‘Death by a thousand cuts’: Possible booze tax hike slammed

The hospitality industry has slammed a possible tax hike on wine and spirits, arguing that it would be a “depressing prospect” for the struggling sector.

Chancellor Rachel Reeves is considering a 4.5 per cent increase in taxes on alcohol in line with a higher reading of inflation, according to reports.

“We’re all fed up with having to put up prices up, because we know that it’s going to cheese off our customers, but we’ve got very little option,” said Clive Watson, founder of The City Pub Group.

“If we don’t put the prices up to pay for the tax increases, then the profitability of the business goes down even further.”

The Wine and Spirits Trade Association has estimated that a levy in line with inflation would add 14p on a bottle of Prosecco, 16p on a bottle of red wine and 47p in a bottle of gin.
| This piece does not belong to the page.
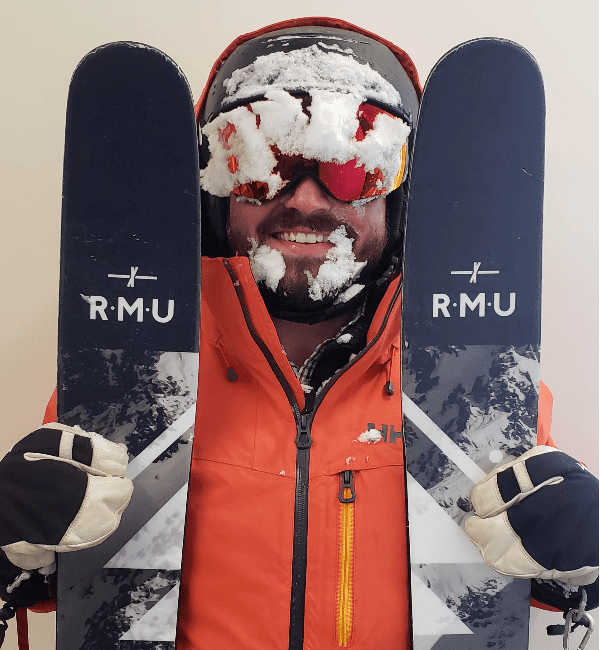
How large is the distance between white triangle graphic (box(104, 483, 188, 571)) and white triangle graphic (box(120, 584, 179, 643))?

“Another duty increase… is a pretty depressing prospect,” Miles Beale, chief executive of the Wine and Spirit Trade Association said.

Beale added that the other tax burdens facing the industry – including costly glass tax, the rise in National Insurance, minimum wage hikes and reduced business rates relief – are equally damaging, with prices up by a pound or more in a little over a year for wine and spirit consumers.

A series of “punishing tax hikes” have meant alcohol sales have “been in steady decline since 2023, which has proved to be extremely damaging for the sector,” Beale said.

So far this financial year, overall alcohol duty receipts are down almost £300m. If this trend continues for the rest of the financial year, then receipts are set to come down by almost £1bn than previously forecast.

‘Higher taxes means higher prices’

Watson warned that customers are being turned off their local pubs and restaurants due to ballooning prices.

“A lot of pub companies I know have deferred any capex plans for next year until the budget comes through,” Watson said.

“It doesn’t just affect the number of pubs or restaurants…[but the] staff who work in this. It affects all the associated industries, like the food suppliers, the drink suppliers.”

Of the 164,641 job losses in the UK since the Budget last October, almost 89,000 have been lost in hospitality.

The scale of job losses is three times worse than estimated by the Office for Budget Responsibility, which predicted 50,000 job losses as a direct result of changes to employer NICs.

“I don’t think the government understands that higher taxes means higher prices as well,” Watson said.

“This death by 1,000 cuts is is not helping anyone, least of all the government.”

Pubs and bars are closing at the fastest rate seen this century, City AM analysis found, as rising costs squeeze many in the hospitality sector to the point of collapse.

The number of British pubs and bar businesses appointing liquidators or administrators surged to 449 in the first 10 months of the year, the most in more than two decades, according to figures compiled using insolvency disclosures.

That represents a rise of five per cent compared to the same period last year, and a more than tripling compared to 2015, as hospitality firms wrestle with the fallout from the Covid lockdowns, last year’s tax rises and rising employment costs, plus weak consumer confidence.